Requirements:
A – Edit the forum thread on cleaning a car's underside: reproduce the passage that begins at the words "## PugIain (Jun" and stops after "and seal it.", with "alcohol based" replaced by "solvent based".
B – Answer these questions on the forum thread about cleaning a car's underside:
(i) What does Streeto plan to seal the underneath of the car with?
(ii) What did Ross say he had tried the cleaning method with?

# Best way to clean underneath car/remove old wax oil?



## Streeto (Apr 3, 2008)

_Basically I might have to use my nice car in winter, so i want to clean off the underneath completely and remove any old wax oil then seal it up with some fresh wax oil...

What do you guys reccomend to clean off underneath of the car and to remove all the old wax oil ready for fresh?

Thanks :thumb:_


----------



## PugIain (Jun 28, 2006)

something alcohol based perhaps?


----------



## Streeto (Apr 3, 2008)

Hell knows dude? Just trying to get a response off here really just looking to make the underneath of my car clean really and seal it.


----------



## Ross (Apr 25, 2007)

How about Blit hamber surfex throught a foam lance?That would clean it


----------



## Nickos (Apr 27, 2006)

RosswithaOCD said:


> How about Blit hamber surfex throught a foam lance?That would clean it


I was thinking the same! :thumb:


----------



## Ross (Apr 25, 2007)

Ive tryed it with snow foam and it cleaned it well


----------



## Streeto (Apr 3, 2008)

Collected material:
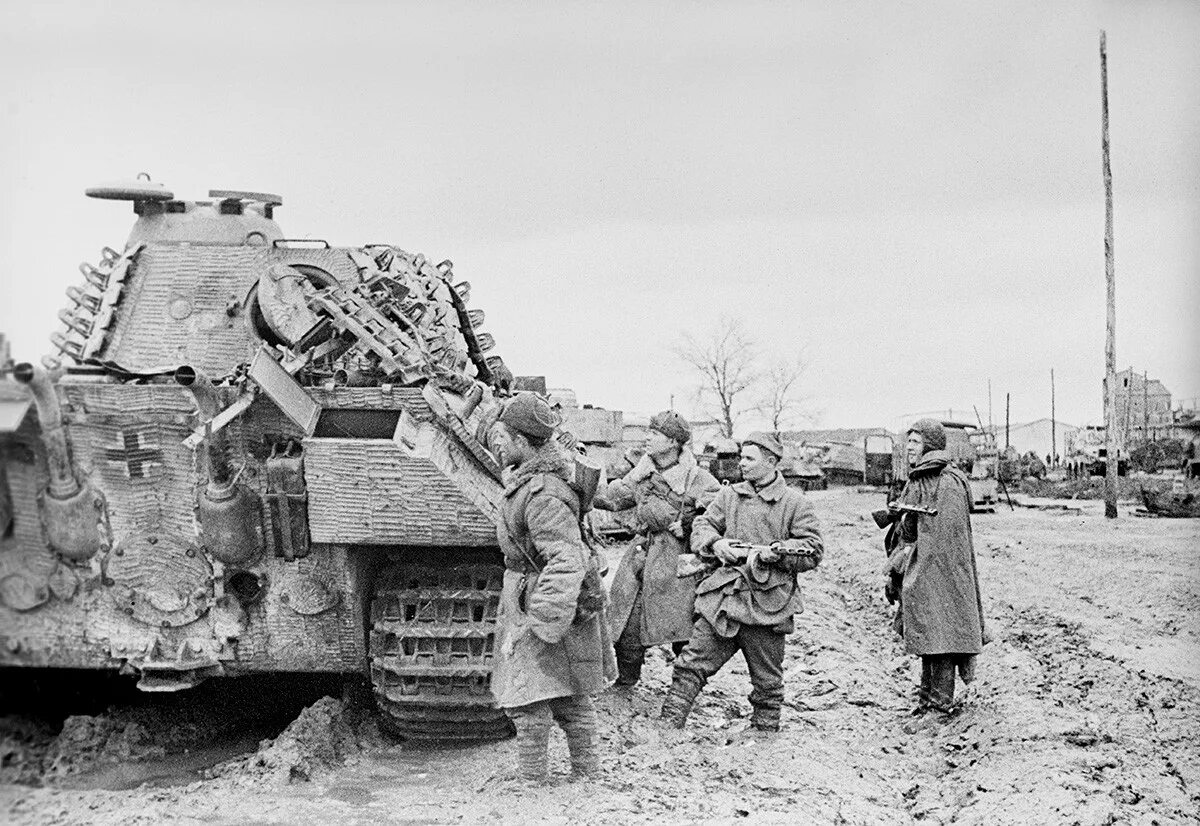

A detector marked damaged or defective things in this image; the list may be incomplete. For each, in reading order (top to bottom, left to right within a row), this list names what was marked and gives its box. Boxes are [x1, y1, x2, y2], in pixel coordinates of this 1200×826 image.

damaged tank superstructure [0, 177, 525, 739]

The solutions:
A –
## PugIain (Jun 28, 2006)

something solvent based perhaps?


----------



## Streeto (Apr 3, 2008)

Hell knows dude? Just trying to get a response off here really just looking to make the underneath of my car clean really and seal it.

B –
(i) Fresh wax oil.
(ii) Snow foam.